Assigned task:
Line by line, the entries below are to be reproduced unaltered.

Data section:
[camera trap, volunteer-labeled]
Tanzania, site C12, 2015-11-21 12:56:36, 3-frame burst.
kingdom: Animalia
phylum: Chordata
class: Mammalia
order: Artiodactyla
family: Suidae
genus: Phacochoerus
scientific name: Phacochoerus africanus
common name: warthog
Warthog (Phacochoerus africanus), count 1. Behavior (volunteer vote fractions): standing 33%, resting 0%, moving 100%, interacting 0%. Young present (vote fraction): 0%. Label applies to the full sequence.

Written answer:
[camera trap, volunteer-labeled]
Tanzania, site C12, 2015-11-21 12:56:36, 3-frame burst.
kingdom: Animalia
phylum: Chordata
class: Mammalia
order: Artiodactyla
family: Suidae
genus: Phacochoerus
scientific name: Phacochoerus africanus
common name: warthog
Warthog (Phacochoerus africanus), count 1. Behavior (volunteer vote fractions): standing 33%, resting 0%, moving 100%, interacting 0%. Young present (vote fraction): 0%. Label applies to the full sequence.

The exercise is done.